How does one dissect Michael Eric Dyson’s 10,000-word screed against Cornel West? Not only is the attack purely personal, an act of bitter malice, but Dyson uses The New Republic, an openly racist organ, as his platform.
The title, “The Ghost of Cornel West,” is rather odd. No one except Dyson was aware that West had declined, even figuratively. Cornel West is the author or co-author of twenty-three books. He is a sought after advocate and is called upon by people all over the world to speak for them and with them as they struggle against police brutality, occupation and environmental destruction. West is a voice of principled conscience and is highly respected.
Of course no one is liked or respected by everyone and degrees of dislike are closely related to the opponents one chooses. Dyson’s infantile need to reveal personal details about his one-time friend is partly based on his own vindictiveness but also on a desire to stay in the good graces of the powerful people West has admonished.
Despite having supported Barack Obama’s campaign in 2008, West has pointedly criticized the president’s policies. Unlike Dyson, his critiques are based on facts, actions taken, and visible outcomes. When Michael Brown’s killer was not indicted by a Ferguson, Missouri, grand jury West made this comment. “Ferguson signifies the end of the age of Obama. It is a very sad end. We began with tremendous hope and we end with great despair.” It is clear that West is acknowledging and mourning the misplaced trust that he and millions of other people placed in the Obama presidency.
But there is also something even more insidious going on with Dyson and his ilk.
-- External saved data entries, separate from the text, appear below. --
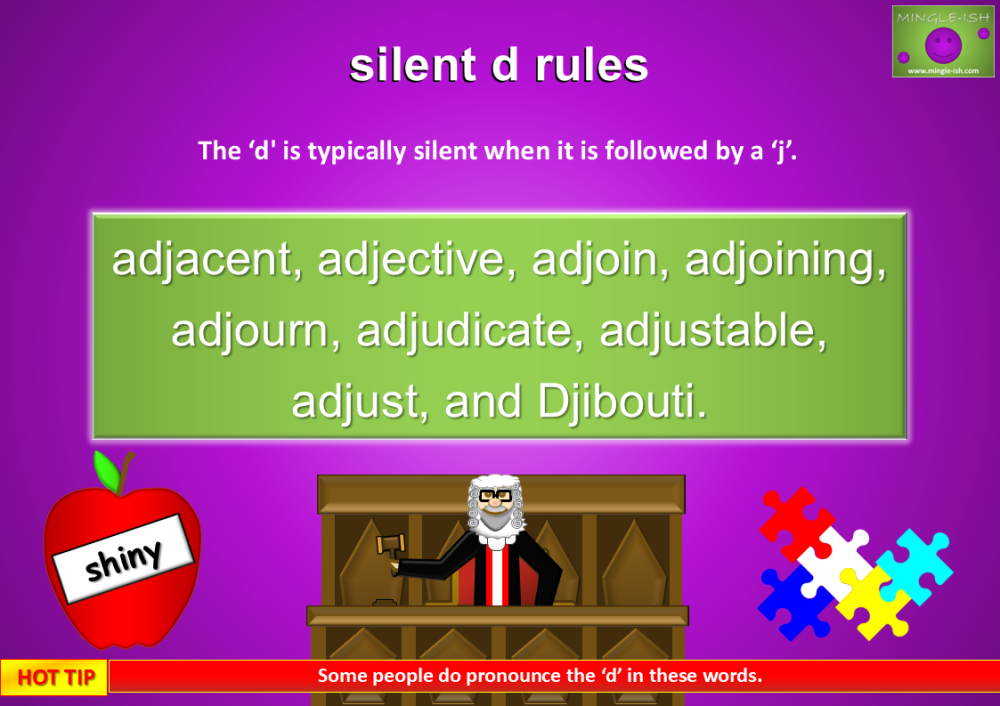 MINGLE-ISH
www.mingle-ish.com

silent d rules

The ‘d' is typically silent when it is followed by a ‘j’.

adjacent, adjective, adjoin, adjoining, adjourn, adjudicate, adjustable, adjust, and Djibouti.

shiny

HOT TIP

Some people do pronounce the ‘d’ in these words.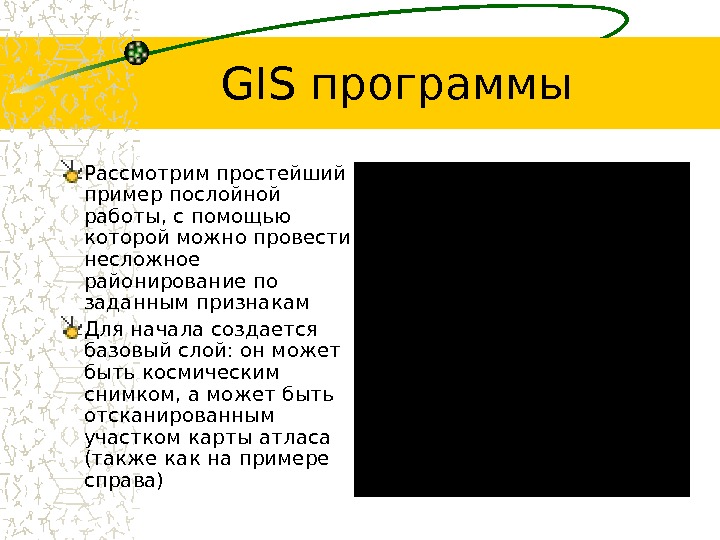 GIS программы

Рассмотрим простейший пример послойной работы, с помощью которой можно провести несложное районирование по заданным признакам

Для начала создается базовый слой: он может быть космическим снимком, а может быть отсканированным участком карты атласа (также как на примере справа)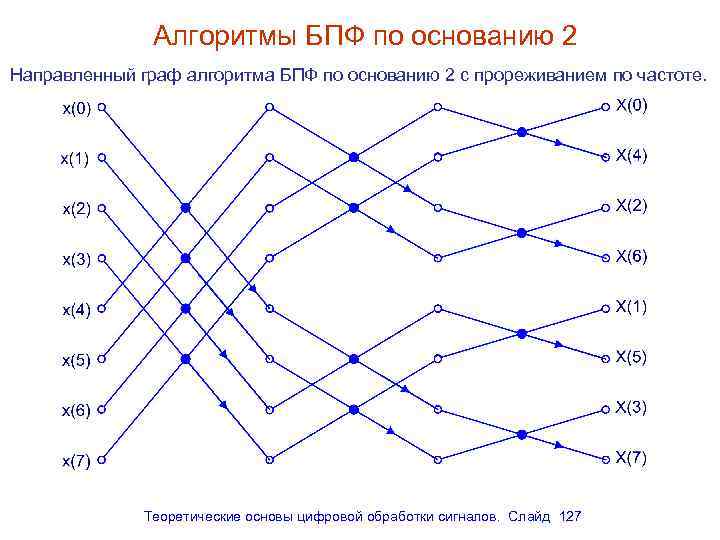 Алгоритмы БПФ по основанию 2

Направленный граф алгоритма БПФ по основанию 2 с прореживанием по частоте.

x(0)
x(1)
x(2)
x(3)
x(4)
x(5)
x(6)
x(7)

X(0)
X(4)
X(2)
X(6)
X(1)
X(5)
X(3)
X(7)

Теоретические основы цифровой обработки сигналов. Слайд 127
He and many other Obamaphiles not only insist on standing by their man, but they go to great lengths to discredit and disparage anyone who doesn’t share their infatuation.
Dyson and other critics rarely take on the substance of West’s statements. Their outrage is based on loyalty to the cult of black success which is epitomized by Obama’s election. They protect him and their friends who have found themselves in West’s rhetorical cross hairs.
This most recent act of character assassination is significant in another way. The New Republic was for many years owned by Martin Peretz, a founding father of neo-liberalism. The only black writers who appeared in TNR were right wingers like Shelby Steele, John McWhorter and Randall Kennedy. Of course TNR should never live down its role in publishing excerpts from The Bell Curve, a book of discredited scholarly value which posited that black people are genetically inferior to other races.
Neither is Dyson the first to lambast West in the pages of TNR. In a 1995 article, “The Unreal World of Cornel West,” the author states that West’s books are “almost completely worthless.” Now under new ownership, TNR is trying to improve its image and in January 2015 admitted its past racism. Giving Dyson a stage for his attack on a man who embodies black Americans struggle for self-determination proves that the apology was meaningless. Dyson has chosen sides. He stands with our enemies against one of our champions.
Black critics of Obama are often labeled as “haters” or “crabs in a barrel.” Like the crustaceans who can’t escape because they pull each other down, Dyson looks at West and is consumed with a bizarre, jealous rage. Dyson is a talking head who indulges in endless and meaningless verbiage while West chooses to stand with the oppressed and the voiceless. Dyson is an empty suit and a first class suck up. Rather than accept his role as a well paid and mediocre intellect he decided to pull Cornel West down. If there is a crab in the barrel in this sorry episode, it is Michael Eric Dyson.